Paragraph 49.3 – wie Frankreich gegen sein eigenes Parlament regiert

Mit dem Paragraphen 49.3 der französischen Verfassung kann die Regierung Gesetze ohne Abstimmung im Parlament beschließen. So auch das nicht mehrheitsfähige neue Arbeitsgesetz.

Wozu dient das französische Parlament, wenn die Regierung es einfach aushebeln kann? Foto: Getfunky Paris / Wikimedia Commons / CC-BY 2.0

(KL) – Wann immer eine französische Regierung den Paragraphen 49.3 zieht, geht ein Aufschrei durch die Opposition. Das war immer so und das wird auch immer so bleiben, denn dieser Paragraph ist ungefähr das Undemokratischste, was man sich vorstellen kann.
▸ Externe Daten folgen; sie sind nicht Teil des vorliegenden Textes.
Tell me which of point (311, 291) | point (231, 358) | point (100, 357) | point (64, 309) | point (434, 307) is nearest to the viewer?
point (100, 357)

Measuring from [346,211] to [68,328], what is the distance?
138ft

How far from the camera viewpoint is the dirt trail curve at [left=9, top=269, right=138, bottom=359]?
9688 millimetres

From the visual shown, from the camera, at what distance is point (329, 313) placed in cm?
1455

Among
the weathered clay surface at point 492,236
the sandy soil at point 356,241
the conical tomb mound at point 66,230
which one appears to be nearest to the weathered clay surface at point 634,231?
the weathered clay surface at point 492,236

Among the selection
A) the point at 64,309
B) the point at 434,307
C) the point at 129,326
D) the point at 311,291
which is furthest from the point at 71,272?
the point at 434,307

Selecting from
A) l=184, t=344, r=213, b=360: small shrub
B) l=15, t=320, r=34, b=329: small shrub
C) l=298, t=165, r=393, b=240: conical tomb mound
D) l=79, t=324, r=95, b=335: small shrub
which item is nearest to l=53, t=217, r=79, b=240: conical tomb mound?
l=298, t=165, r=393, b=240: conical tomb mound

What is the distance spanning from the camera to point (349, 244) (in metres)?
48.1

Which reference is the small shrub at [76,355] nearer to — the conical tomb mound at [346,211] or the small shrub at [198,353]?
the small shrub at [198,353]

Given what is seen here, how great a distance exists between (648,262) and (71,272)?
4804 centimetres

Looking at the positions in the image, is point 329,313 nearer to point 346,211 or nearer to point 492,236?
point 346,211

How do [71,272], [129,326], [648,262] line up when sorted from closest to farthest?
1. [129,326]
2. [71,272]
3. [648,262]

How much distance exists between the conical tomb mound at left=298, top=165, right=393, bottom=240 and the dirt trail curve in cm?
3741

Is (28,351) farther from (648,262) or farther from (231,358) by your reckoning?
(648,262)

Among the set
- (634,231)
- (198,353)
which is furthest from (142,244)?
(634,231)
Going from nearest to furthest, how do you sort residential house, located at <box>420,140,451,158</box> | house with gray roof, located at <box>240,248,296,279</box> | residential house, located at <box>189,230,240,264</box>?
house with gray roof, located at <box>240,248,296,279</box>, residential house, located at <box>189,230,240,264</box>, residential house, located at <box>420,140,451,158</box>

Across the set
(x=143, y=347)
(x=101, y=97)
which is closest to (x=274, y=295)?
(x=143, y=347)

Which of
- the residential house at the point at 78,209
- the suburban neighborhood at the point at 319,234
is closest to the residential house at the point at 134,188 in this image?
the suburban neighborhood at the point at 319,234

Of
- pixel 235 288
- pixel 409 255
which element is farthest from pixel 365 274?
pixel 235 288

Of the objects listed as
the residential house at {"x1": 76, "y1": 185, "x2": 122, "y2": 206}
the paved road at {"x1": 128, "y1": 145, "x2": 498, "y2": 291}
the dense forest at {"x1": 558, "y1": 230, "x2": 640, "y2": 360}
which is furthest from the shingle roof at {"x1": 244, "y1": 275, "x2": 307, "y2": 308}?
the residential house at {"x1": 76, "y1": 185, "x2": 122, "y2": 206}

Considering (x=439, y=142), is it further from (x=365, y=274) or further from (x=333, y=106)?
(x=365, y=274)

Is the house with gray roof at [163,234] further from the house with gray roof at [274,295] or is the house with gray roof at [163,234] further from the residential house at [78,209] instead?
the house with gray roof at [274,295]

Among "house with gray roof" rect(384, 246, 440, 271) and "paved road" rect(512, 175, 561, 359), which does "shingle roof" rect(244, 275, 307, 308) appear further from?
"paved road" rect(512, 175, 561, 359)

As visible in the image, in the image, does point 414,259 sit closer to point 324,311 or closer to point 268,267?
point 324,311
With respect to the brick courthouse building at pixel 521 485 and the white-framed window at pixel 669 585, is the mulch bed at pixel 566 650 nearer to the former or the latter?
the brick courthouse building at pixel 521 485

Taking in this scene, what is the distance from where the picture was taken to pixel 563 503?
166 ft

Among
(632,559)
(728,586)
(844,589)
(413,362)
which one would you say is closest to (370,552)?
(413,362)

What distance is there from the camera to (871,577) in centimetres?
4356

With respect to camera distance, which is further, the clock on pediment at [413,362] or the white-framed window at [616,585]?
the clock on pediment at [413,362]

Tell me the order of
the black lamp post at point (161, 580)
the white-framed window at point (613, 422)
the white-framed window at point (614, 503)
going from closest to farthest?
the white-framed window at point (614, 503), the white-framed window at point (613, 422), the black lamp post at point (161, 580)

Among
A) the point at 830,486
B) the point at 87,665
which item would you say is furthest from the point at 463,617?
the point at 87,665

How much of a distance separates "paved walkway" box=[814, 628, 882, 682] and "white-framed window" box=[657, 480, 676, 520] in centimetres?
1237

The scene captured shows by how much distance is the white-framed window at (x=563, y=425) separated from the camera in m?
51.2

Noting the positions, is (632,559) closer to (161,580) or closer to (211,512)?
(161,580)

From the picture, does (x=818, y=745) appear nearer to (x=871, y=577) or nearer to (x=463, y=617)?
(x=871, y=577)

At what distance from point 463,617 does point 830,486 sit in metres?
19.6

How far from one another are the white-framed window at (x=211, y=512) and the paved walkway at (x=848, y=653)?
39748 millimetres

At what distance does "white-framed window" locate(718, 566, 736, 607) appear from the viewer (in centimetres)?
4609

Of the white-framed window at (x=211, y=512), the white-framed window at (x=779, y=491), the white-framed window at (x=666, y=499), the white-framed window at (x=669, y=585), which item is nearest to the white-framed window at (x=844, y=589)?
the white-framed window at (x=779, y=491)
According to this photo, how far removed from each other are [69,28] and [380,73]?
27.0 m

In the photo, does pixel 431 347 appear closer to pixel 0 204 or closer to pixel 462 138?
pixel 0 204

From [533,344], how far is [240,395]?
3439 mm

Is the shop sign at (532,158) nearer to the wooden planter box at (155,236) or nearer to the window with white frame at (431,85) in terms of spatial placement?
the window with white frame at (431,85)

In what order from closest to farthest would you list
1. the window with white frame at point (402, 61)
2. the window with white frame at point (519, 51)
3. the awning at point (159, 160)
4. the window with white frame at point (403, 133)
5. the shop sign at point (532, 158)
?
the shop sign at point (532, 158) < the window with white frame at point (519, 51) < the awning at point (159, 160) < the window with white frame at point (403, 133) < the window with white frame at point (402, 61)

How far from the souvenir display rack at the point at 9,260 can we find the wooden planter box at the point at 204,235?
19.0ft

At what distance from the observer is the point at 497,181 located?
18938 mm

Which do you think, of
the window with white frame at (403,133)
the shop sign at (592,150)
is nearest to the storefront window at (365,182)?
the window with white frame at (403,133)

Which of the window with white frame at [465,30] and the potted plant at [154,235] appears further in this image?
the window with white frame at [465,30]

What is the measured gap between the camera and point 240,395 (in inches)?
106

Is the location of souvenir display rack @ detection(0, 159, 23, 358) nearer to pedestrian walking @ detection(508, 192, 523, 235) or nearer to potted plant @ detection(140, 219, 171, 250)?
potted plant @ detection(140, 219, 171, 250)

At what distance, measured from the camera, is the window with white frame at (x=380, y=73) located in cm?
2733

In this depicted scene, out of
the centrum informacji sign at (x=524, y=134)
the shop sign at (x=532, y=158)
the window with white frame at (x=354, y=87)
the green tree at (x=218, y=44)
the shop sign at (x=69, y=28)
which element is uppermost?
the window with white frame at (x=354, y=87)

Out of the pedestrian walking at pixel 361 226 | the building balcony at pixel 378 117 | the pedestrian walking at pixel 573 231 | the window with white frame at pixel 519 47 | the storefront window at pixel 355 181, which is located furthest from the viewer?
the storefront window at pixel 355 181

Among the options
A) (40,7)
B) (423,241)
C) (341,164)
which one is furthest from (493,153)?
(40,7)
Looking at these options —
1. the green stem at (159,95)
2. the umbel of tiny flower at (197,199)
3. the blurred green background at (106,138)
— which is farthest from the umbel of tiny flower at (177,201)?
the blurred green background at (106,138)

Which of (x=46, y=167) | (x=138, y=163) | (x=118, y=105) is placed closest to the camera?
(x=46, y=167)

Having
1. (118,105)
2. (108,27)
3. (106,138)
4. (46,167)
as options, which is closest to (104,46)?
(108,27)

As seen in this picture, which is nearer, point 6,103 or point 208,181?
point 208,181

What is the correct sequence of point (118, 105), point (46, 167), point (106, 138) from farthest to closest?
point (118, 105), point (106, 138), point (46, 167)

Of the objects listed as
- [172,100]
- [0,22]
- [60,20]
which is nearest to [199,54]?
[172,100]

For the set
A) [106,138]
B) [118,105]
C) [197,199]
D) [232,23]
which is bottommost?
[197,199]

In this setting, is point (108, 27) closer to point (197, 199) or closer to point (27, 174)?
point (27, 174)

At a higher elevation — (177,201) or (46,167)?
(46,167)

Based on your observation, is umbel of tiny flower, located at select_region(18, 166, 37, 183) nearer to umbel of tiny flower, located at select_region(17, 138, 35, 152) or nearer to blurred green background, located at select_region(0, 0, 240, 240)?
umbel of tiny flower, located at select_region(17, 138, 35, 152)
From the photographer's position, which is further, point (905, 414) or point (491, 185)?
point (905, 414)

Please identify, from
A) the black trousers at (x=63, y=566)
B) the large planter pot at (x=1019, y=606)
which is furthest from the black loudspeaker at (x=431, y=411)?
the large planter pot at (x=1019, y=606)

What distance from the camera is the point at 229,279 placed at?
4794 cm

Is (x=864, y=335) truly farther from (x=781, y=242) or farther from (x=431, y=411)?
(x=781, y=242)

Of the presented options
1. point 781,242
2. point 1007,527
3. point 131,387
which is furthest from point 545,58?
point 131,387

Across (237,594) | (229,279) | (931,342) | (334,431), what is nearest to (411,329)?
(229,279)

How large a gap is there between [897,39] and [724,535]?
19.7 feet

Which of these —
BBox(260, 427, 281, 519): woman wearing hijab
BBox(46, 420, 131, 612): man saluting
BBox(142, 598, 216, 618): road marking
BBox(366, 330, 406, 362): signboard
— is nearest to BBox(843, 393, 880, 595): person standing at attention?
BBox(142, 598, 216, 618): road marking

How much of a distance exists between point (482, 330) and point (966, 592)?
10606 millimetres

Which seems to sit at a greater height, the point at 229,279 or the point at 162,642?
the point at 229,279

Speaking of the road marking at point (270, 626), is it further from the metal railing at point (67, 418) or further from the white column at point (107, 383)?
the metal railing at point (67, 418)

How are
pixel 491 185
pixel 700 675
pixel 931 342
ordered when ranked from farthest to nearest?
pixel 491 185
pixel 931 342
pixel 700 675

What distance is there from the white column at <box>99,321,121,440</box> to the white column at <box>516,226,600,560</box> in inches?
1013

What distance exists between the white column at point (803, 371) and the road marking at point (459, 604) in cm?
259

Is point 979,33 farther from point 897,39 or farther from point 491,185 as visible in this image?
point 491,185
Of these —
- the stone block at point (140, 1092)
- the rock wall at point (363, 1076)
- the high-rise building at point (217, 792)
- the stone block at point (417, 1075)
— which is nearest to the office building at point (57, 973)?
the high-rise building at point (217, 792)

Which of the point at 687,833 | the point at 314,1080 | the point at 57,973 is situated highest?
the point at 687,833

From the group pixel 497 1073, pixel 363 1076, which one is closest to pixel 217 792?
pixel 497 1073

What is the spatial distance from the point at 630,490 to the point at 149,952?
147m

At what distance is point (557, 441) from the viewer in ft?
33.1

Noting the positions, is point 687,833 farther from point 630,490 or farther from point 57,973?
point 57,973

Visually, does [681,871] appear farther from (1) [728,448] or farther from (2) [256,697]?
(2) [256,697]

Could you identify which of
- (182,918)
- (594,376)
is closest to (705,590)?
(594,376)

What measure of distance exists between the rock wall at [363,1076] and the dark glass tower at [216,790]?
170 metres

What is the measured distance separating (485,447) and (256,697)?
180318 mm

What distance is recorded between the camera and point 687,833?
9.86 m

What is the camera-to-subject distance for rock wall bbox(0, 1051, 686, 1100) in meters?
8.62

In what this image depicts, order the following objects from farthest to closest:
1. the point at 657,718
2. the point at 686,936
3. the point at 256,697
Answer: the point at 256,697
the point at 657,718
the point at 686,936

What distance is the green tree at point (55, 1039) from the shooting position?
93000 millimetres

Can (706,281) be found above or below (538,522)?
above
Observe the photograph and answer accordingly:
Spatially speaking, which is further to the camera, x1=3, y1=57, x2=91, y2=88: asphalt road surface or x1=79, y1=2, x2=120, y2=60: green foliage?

Wenn dieser Paragraph genutzt wird, kann die Regierung ein Gesetz am Parlament vorbei beschließen und damit die vom Volk gewählten Abgeordneten einfach umgehen. Genau das beabsichtigt gerade die französische Regierung, um das neue Arbeitsgesetz zu verabschieden, das nicht einmal in der Regierungspartei PS eine Mehrheit findet. Erneute Proteste gegen das „Gesetz El-Khomri“ sind damit programmiert.

Es ist schon seltsam – als vor Jahren eine konservative Regierung diesen Paragraphen 49.3 zog, standen die Sozialisten auf den Barrikaden. Allen voran der heutige Präsident François Hollande, der damals richtig anmerkte, dass dieser Paragraph der Ausdruck eines undemokratischen Vorgehens und damit einer absoluten Schwäche der Regierung sei. Doch die Erkenntnis von damals kümmert heute die Sozialisten wenig. Angesichts von mehr als 40 „Dissidenten“ in den eigenen Reihen, die angekündigt hatten, gegen das vorgeschlagene Arbeitsgesetz stimmen zu wollen, will sich die französische Regierung keiner Abstimmungsniederlage im Parlament aussetzen. Daher kündigte Ministerpräsident Manuel Valls bereits an, dieses Gesetz, gegen das seit Wochen Hundertausende Franzosen auf die Straße gehen, am Parlament vorbei mit dem Paragraphen 49.3 durchboxen zu wollen.

Innerhalb kurzer Zeit greifen die Sozialisten nun bereits zum zweiten Mal zu diesem undemokratischen Instrument – bereits das „Gesetz Macron“, mit dem die Wirtschaft angekurbelt werden sollte, musste mit dem 49.3 verabschiedet werden, auch in diesem Fall wollte die Regierung nicht das Risiko eingehen, im Parlament eine Niederlage einstecken zu müssen.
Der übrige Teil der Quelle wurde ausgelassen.